De novo o medo

Vive-se neste momento em Portugal, tal como em certas alturas do chamado PREC, de novo um clima de sedição. Claro, insofismável, digamos que proposto com todo o descaramento por asseclas do poder que só está tranquilo quando manda discricionariamente e quando estabelece a apreensão na cabeça do Zé Povinho.
Certas entidades já nem mesmo disfarçam os seus intuitos visando desestabilizar o regime e criar as condições propícias a um golpe de Estado institucional, ou seja: não feito através das armas e do envio para a prisão dos adeptos do “establishment” – a Europa talvez não estivesse pelos ajustes – mas mediante o método mais soft, mas infinitamente mais cínico e perverso, da aquisição de “uma maioria, um governo, um presidente” como referia o slogan muito glosado dos nostálgicos do direitismo mais alvar e servir-se disso, depois, para o conhecido “quero, posso e mando”.
Em determinadas localidades, já nem mesmo se tapam, como sói dizer-se: declaram com santa ingenuidade que o seu alvo é, através dos bons ofícios do putativo próximo presidente da República, colocar no redil da marginalização pessoas que não os apoiem nem os sufraguem, numa atitude claramente anti-democrática que se espelha na jaculatória propagandística do algarvio de Boliqueime, que declarou com toda a desfaçatez que não falaria, não dialogaria, não debateria a não ser segundo as suas regras de candidato a autocrata para, pasme-se, dar dignidade à campanha. Ou seja: infere-se que a maior dignidade seria conseguida se não houvesse debates de todo em todo, como nos bons tempos do doutor Salazar. Percebe-se perfeitamente que para certos fulanos a democracia de partidos é um estorvo e a democracia “tout court” uma espécie de azia que sairá com os sais de frutos de uma presidência musculada e desejavelmente anti-constitucional.
Em certos lugares, como na cidade onde moro, a receita é simples: marginalizam-se os dissidentes (nos diversos campos onde actuem, culturais, educacionais…) – muitas vezes deixando que siga curso a difamação e a calúnia – cala-se-lhes a boca através da discriminação e das veladas ameaças. Mais tarde e quando já tiverem tudo nas mãos impolutas seguir-se-ão, se necessário, outras acções mais decididas e viris. E, se tal se mostrar preciso, far-se-á o que for de fazer para meter juízo nas cabeças “implumes” dessa gente. Não é para isso que servem os sistemas jurídicos desqualificados, as forças militarizadas sem ética e os esbirros declarados?
Não pensem os ingénuos que por vivermos na “civilizada Europa” estamos defendidos destas coisas sibilinas e inquietantes: basta olhar-se para a Itália e meditar-se no que Berlusconni tem feito à pátria de Miguel Ângelo. Só no Terceiro Mundo é que estas coisas acontecem? Ora, ora…
Há sectores que jogam na consabida falta de memória das populações, no seu desejo de facturar mesmo que a produção escassa não o aconselhe, no egoísmo dos que, depois de delapidarem as gordas esmolas de Bruxelas, querem também delapidar os poucos cobres que se salvaram da voragem consumista posta a correr precisamente pelo grande economista que agora se apresenta como salvador da pátria.
Para falarmos claro: esses sectores que só esperam um decisivo passo em falso do pouco excitante primeiro-ministro actual para, num passe de mágica, nos saltarem à garganta, como nos filmes do Stephen King…

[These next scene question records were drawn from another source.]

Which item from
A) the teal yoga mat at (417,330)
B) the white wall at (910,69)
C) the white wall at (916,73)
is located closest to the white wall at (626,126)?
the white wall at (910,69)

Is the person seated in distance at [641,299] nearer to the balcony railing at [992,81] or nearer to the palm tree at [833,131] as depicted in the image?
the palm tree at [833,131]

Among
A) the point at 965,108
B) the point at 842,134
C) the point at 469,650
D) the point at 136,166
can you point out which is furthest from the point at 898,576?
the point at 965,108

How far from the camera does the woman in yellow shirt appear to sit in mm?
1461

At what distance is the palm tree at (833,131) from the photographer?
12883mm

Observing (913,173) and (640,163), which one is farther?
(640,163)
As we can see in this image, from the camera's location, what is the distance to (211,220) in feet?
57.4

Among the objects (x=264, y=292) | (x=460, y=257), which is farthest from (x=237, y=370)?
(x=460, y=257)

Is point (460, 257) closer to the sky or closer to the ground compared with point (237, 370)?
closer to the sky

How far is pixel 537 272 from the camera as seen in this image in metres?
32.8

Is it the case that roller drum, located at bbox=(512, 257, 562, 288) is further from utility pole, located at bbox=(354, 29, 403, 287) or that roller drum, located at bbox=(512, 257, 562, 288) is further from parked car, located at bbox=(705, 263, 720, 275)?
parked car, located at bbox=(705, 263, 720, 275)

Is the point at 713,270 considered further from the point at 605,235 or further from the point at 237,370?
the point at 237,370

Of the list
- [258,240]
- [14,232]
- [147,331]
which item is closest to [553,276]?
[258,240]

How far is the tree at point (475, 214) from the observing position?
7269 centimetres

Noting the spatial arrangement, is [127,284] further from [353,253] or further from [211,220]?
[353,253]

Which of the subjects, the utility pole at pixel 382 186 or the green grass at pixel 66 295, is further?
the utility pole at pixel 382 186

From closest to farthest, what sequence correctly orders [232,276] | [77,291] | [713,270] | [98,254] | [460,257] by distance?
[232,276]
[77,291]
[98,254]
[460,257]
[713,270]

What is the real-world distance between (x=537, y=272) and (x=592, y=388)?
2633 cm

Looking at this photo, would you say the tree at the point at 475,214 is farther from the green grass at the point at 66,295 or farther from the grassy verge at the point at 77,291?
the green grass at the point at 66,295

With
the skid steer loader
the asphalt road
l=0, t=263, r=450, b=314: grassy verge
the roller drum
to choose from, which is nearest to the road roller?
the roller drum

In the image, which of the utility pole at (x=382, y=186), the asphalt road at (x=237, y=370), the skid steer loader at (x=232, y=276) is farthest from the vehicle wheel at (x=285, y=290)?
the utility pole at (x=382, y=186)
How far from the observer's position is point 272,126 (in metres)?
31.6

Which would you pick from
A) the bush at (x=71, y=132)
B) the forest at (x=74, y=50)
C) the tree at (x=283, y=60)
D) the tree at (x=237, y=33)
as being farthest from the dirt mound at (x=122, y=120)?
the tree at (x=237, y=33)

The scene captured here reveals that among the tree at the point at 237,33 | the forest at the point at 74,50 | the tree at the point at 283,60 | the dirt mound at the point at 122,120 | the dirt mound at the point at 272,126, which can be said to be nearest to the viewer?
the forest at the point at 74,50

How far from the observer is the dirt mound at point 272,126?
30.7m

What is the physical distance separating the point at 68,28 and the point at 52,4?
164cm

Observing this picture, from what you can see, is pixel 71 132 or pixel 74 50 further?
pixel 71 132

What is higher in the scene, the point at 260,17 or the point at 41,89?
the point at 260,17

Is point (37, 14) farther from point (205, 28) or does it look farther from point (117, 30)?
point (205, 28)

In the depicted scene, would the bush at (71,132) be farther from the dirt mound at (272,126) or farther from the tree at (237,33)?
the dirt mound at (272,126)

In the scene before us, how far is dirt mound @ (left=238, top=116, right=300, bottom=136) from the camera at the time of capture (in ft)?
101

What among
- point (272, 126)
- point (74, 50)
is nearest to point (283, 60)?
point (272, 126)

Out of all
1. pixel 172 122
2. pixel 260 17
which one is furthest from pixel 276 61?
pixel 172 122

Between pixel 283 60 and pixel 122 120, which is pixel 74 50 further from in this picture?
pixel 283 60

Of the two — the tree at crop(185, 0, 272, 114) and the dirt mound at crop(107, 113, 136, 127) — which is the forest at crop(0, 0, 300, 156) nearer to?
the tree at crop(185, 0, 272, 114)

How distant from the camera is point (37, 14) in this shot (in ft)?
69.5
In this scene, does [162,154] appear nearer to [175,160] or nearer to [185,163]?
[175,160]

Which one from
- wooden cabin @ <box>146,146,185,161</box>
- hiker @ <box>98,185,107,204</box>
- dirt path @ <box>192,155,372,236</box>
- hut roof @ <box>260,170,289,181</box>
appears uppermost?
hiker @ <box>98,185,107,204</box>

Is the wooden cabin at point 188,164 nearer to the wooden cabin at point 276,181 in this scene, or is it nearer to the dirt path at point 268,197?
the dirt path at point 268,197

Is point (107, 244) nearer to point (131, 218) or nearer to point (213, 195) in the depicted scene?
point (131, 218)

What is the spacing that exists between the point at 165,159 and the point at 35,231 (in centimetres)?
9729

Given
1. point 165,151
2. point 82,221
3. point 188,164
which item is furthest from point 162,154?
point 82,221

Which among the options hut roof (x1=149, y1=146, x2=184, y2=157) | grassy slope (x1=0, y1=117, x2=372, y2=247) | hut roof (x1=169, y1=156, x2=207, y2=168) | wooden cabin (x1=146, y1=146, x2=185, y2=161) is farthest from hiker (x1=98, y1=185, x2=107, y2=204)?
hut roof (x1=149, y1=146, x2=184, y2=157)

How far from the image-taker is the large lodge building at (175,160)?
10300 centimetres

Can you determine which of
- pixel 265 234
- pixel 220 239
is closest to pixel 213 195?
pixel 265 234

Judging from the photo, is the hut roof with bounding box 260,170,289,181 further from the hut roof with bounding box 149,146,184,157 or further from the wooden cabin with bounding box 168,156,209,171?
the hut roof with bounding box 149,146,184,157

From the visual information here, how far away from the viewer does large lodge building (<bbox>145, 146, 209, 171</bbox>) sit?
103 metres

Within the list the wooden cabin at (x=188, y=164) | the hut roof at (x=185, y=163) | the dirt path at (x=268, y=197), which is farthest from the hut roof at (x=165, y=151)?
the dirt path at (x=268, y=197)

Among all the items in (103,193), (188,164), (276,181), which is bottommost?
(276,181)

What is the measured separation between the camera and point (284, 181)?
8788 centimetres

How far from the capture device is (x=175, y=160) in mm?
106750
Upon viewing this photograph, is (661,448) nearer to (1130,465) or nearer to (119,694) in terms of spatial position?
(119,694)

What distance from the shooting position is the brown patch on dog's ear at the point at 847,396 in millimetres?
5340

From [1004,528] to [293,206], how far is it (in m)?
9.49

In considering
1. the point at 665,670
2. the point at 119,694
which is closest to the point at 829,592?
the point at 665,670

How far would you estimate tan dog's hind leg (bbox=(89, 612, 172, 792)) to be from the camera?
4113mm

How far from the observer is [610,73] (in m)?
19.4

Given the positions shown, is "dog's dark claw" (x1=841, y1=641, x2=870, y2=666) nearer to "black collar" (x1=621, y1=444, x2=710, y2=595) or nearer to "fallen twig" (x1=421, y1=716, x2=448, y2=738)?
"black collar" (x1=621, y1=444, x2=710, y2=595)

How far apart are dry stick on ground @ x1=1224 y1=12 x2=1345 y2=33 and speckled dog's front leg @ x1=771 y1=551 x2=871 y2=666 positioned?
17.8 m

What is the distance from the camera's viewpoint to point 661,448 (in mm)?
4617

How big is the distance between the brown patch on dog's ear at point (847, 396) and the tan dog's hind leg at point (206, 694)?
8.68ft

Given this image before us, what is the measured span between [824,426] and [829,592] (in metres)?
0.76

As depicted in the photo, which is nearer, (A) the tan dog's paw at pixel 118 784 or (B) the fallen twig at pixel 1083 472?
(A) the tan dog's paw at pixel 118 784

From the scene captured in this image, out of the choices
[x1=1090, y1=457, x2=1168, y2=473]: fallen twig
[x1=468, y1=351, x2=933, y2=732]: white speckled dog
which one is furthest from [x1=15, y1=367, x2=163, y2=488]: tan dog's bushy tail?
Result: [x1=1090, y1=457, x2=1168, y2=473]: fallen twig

Post scriptum – Horas depois de escrito este artigo, Cavaco e Silva foi entrevistado pela TVI no âmbito da roda de sessões com os candidatos levada a efeito por aquela estação emissora.
Confrontado apenas com uma Constança Cunha e Sá até um pouco veneradora, Cavaco não se aguentou, ficando reduzido àquilo que verdadeiramente é em igualdade de terrenos: um intelecto vulgar, metendo os pés pelas mãos e preso de contradições que o seu espírito não consegue, realmente, deslindar.
Por esta amostra se percebe a estratégia de procurar ficar calado o maior período de tempo possível, assumindo o ar hierático de estadista genial. É a sua melhor defesa e a mais eficaz imagem de marca de quem nada de verdadeiramente fundamental tem para comunicar. Quando se defrontar com uma velha raposa da política e dos debates a sério, como Mário Soares, deve ser giro o estenderete…
Nicolau Saião / ilustração de Enrique Lechuga

16 comentários:

Ruy Ventura disse...

Nicolau não pôs aquilo que se sabe, que a sua cidade (e minha) de que fala é Portalegre.

Ruy Ventura disse...

Cavaco aposta exactamente na falta de memória dos portugueses ou, melhor dizendo, numa memória distorcida dos nossos compatriotas. Deseja, nomeadamente, que esqueçamos que as suas bem amadas vacas gordas engordadas não com a sua competência mas com farinhas da CEE são a causa da magreza em que as vaquinhas actuais andam mergulhadas. Deslumbrado, incutiu nos portugueses a sensação de que tudo poderiam ter independentemente de termos dinheiro ou não. Deu no que se viu.
Mas a questão que Nicolau Saião levanta é ainda mais importante. O perigo de Cavaco não é Cavaco, mas quem o rodeia, que espera aproveitar a oportunidade da sua eleição para se atirar aos seus semelhantes como gato a bofes, sobretudo àqueles semelhantes que tiverem uma opinião contrária.

Anónimo disse...

A por ellos, Nicolao!

Anónimo disse...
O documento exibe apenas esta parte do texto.